En 2021, le FMI compte 190 pays membres. Chaque État membre accepte et soutient ouvertement l’objectif de stabilité économique mondiale et soumet théoriquement certaines autorités souveraines à soutenir cet objectif. Le FMI est financé principalement par ce que l’on appelle les « contributions aux quotes-parts » de ses membres. Chaque pays membre du FMI se voit attribuer une quote-part annuelle, basée sur la taille de son économie au moment de son adhésion au FMI. Le FMI possède également d’importantes réserves d’or qu’il peut vendre et est autorisé à emprunter des montants approximativement égaux à son quota de contribution annuel.
Les partisans du FMI affirment qu’il est le prêteur en dernier ressort des régions en crise et qu’il peut imposer des réformes nécessaires ou difficiles aux économies en retard. Les critiques objectent que le FMI remplace l’autonomie nationale, aggrave souvent les problèmes économiques et ne sert que d’outil aux pays les plus riches.
Les économistes critiquent également fréquemment le FMI pour avoir créé un risque moral à l’échelle nationale.
Avantages du Fonds monétaire international
Le FMI soutient les pays membres à divers titres.
Accorder des prêts aux États membres
Sa fonction la plus importante est sa capacité à accorder des prêts aux États membres qui ont besoin d’aide. Le FMI peut assortir ces prêts de conditions, notamment des politiques économiques prescrites que les gouvernements emprunteurs doivent respecter.
Combler le déficit
Si un pays a un déficit de balance des paiements, le FMI peut intervenir pour combler l’écart.

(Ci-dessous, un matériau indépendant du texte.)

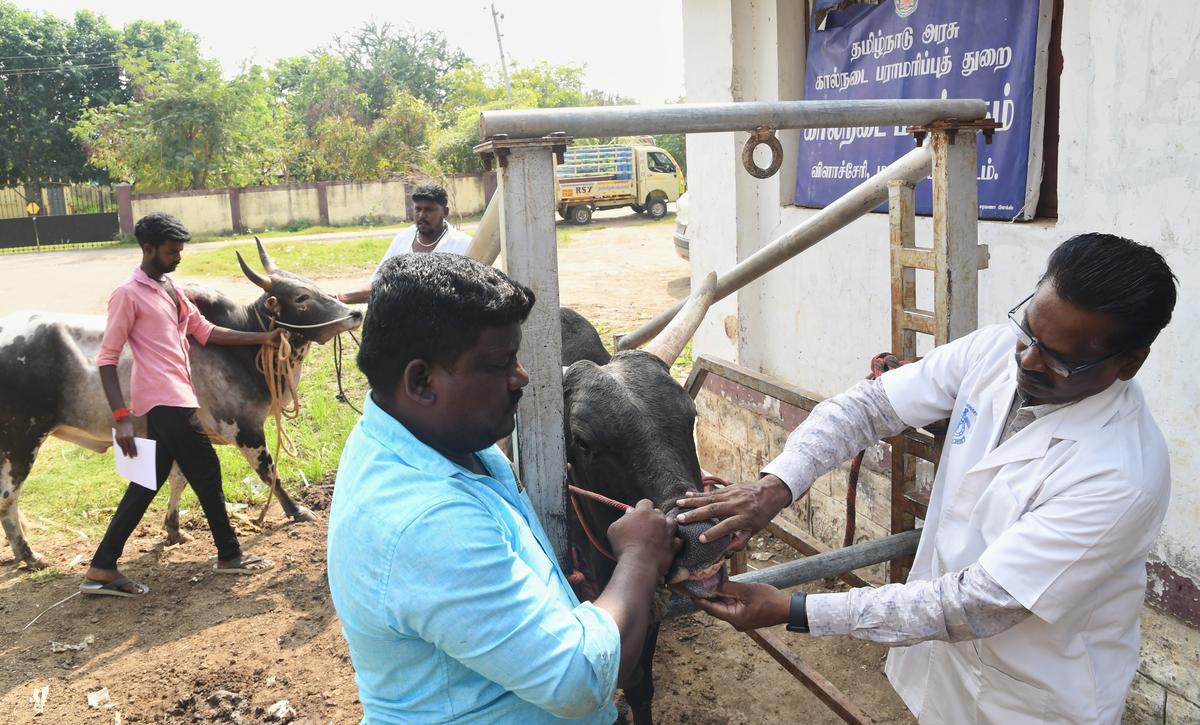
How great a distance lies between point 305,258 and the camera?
2075cm

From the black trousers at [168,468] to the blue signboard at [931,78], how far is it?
157 inches

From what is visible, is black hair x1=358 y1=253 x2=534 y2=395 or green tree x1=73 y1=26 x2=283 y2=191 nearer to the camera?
black hair x1=358 y1=253 x2=534 y2=395

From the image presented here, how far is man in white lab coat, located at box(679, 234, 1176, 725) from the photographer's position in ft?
6.26

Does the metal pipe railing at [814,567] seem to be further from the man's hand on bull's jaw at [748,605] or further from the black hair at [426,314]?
the black hair at [426,314]

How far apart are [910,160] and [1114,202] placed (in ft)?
4.56

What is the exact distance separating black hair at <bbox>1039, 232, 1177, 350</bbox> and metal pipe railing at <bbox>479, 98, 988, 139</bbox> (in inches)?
27.2

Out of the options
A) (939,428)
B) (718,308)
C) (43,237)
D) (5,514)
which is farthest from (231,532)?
(43,237)

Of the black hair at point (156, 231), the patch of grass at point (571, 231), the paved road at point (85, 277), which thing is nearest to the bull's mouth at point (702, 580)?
the black hair at point (156, 231)

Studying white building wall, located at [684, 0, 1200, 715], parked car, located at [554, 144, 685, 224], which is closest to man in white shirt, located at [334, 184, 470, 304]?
white building wall, located at [684, 0, 1200, 715]

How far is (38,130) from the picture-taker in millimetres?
35656

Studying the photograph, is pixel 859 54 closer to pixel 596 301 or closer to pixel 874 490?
pixel 874 490

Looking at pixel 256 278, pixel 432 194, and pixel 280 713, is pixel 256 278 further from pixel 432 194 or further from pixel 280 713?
pixel 280 713

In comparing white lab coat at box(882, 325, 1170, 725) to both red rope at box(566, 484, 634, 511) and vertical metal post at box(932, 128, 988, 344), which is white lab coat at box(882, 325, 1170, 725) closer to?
vertical metal post at box(932, 128, 988, 344)

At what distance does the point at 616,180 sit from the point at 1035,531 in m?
26.3
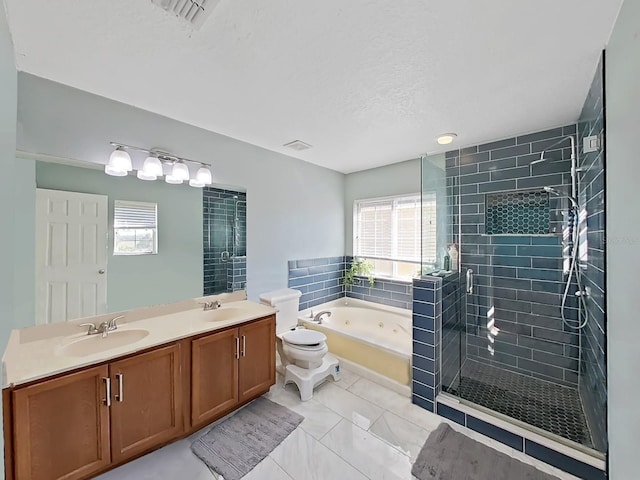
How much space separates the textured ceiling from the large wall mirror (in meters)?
0.67

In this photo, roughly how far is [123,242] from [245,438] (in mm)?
1700

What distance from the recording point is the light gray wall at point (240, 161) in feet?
5.49

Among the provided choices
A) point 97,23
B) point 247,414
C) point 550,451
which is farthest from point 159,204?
point 550,451

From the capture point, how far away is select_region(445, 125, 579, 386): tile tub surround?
240cm

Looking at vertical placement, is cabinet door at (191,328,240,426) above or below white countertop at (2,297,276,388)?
below

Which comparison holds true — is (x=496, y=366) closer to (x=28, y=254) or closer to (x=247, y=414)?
A: (x=247, y=414)

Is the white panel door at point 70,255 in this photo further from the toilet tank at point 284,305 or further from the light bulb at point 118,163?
the toilet tank at point 284,305

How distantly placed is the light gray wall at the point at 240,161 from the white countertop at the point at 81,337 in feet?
2.54

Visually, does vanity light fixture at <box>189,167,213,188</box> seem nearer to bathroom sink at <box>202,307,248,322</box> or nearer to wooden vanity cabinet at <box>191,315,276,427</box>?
bathroom sink at <box>202,307,248,322</box>

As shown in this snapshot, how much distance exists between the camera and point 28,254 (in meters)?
1.57

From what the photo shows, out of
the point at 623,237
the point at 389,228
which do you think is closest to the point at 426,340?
the point at 623,237

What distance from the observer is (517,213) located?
8.63 feet

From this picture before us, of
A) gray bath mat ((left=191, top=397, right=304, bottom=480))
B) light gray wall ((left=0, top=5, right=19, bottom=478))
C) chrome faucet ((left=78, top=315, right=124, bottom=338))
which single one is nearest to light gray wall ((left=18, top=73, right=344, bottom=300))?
light gray wall ((left=0, top=5, right=19, bottom=478))

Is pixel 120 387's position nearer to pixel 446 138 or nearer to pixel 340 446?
pixel 340 446
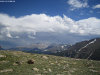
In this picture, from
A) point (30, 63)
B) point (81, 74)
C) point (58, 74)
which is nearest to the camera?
point (58, 74)

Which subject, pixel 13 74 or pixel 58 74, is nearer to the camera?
pixel 13 74

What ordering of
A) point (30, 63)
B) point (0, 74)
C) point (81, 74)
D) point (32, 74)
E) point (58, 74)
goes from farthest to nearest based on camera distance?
point (30, 63), point (81, 74), point (58, 74), point (32, 74), point (0, 74)

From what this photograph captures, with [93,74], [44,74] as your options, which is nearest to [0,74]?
[44,74]

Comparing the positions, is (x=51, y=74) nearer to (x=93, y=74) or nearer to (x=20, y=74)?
(x=20, y=74)

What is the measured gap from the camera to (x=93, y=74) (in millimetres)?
35031

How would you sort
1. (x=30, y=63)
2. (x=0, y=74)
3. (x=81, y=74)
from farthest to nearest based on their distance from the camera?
(x=30, y=63), (x=81, y=74), (x=0, y=74)

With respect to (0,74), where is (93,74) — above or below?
below

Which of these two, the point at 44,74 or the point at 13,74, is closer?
the point at 13,74

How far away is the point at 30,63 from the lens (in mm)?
41156

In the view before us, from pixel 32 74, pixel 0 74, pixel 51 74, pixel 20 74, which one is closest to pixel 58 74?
pixel 51 74

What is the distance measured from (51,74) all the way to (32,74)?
4534mm

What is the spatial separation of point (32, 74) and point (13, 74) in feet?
13.4

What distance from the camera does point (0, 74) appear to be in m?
26.3

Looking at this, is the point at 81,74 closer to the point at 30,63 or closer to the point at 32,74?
the point at 32,74
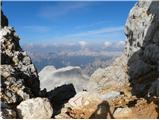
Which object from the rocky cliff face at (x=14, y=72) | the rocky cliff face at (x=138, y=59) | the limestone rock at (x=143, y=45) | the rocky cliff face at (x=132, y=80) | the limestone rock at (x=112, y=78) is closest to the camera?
the rocky cliff face at (x=132, y=80)

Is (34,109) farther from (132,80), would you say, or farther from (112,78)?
(112,78)

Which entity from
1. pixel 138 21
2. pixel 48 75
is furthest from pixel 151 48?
pixel 48 75

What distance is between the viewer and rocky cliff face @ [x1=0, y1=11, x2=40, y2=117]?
18.6m

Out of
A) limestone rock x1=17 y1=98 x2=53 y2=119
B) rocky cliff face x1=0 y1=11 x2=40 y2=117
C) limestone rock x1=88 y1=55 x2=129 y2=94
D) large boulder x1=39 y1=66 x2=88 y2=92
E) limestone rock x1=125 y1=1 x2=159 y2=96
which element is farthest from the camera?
large boulder x1=39 y1=66 x2=88 y2=92

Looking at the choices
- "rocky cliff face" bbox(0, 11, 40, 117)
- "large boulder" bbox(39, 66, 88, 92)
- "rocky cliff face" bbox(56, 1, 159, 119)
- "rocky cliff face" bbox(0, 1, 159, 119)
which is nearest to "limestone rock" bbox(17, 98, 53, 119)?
"rocky cliff face" bbox(0, 1, 159, 119)

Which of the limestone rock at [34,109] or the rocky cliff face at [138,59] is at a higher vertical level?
the rocky cliff face at [138,59]

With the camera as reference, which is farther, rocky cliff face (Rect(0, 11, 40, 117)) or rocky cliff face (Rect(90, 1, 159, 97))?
rocky cliff face (Rect(90, 1, 159, 97))

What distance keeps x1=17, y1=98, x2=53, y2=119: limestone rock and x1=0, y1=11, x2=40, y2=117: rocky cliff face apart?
84 cm

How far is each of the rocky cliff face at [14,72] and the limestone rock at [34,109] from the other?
2.77 ft

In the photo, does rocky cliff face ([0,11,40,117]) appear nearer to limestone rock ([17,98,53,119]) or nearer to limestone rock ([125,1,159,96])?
limestone rock ([17,98,53,119])

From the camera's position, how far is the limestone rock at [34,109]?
17.0 meters

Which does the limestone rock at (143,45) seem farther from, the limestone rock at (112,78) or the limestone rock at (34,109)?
the limestone rock at (34,109)

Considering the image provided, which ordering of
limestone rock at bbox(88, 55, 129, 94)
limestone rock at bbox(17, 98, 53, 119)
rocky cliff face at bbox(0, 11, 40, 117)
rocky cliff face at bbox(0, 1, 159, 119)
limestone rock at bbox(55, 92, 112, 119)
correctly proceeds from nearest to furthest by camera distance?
limestone rock at bbox(17, 98, 53, 119), rocky cliff face at bbox(0, 1, 159, 119), limestone rock at bbox(55, 92, 112, 119), rocky cliff face at bbox(0, 11, 40, 117), limestone rock at bbox(88, 55, 129, 94)

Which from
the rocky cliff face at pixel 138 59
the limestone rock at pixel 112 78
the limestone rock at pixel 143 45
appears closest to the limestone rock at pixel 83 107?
the rocky cliff face at pixel 138 59
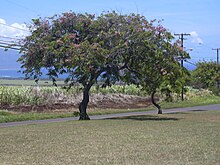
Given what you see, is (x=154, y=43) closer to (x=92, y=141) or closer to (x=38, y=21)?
(x=38, y=21)

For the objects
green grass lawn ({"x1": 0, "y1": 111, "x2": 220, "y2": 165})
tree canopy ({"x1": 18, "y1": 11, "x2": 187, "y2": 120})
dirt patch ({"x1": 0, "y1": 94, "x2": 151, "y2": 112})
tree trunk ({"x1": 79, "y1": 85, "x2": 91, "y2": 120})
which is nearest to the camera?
green grass lawn ({"x1": 0, "y1": 111, "x2": 220, "y2": 165})

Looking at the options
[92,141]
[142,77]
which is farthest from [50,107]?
[92,141]

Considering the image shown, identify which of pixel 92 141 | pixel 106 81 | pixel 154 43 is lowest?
pixel 92 141

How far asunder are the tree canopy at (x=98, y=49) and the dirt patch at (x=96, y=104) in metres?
13.4

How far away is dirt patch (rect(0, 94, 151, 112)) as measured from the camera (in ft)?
144

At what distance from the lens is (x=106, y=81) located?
29953mm

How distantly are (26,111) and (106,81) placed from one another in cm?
1428

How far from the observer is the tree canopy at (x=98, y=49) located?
2761cm

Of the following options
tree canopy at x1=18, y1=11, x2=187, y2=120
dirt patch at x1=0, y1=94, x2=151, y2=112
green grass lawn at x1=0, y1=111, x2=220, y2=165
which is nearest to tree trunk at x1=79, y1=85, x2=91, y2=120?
tree canopy at x1=18, y1=11, x2=187, y2=120

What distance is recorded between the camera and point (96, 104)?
170 ft

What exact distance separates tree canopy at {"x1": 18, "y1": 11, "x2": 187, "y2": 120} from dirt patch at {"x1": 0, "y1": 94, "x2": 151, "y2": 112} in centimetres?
1339

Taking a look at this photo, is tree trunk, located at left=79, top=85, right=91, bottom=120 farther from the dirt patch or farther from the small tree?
the dirt patch

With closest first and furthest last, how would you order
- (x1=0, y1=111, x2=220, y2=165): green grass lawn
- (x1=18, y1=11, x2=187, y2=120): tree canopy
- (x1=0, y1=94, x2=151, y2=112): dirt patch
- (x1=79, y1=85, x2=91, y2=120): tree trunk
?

Support et assistance technique
Il sert de conseil et de conseiller aux pays qui tentent de mettre en œuvre de nouvelles politiques économiques. Il publie également des articles sur de nouveaux sujets économiques.
Inconvénients du Fonds monétaire international
Malgré son statut élevé et ses objectifs louables, le FMI tente de réaliser un exploit économique presque impossible : planifier et dimensionner parfaitement son intervention économique à l’échelle internationale. Le FMI a fait l’objet de certaines critiques.
Trop ou pas assez d’intervention
Le FMI a été critiqué pour ne pas faire grand-chose et pour être trop actif. Il a été critiqué pour sa lenteur ou son empressement à soutenir des politiques nationales défaillantes. Parce que les États-Unis, le Japon et la Grande-Bretagne occupent une place importante dans les politiques du FMI, ils sont accusés d’être de simples outils au service des nations libérales. Dans le même temps, les partisans du libre marché ont critiqué le FMI comme étant trop interventionniste.
Crée un risque moral
Certains États membres, comme l’Italie et la Grèce, ont été accusés de poursuivre des budgets non viables parce qu’ils pensaient que la communauté internationale, dirigée par le FMI, viendrait à leur secours. Cela n’est pas différent du risque moral que représentent les gouvernements qui sauvent les grandes banques.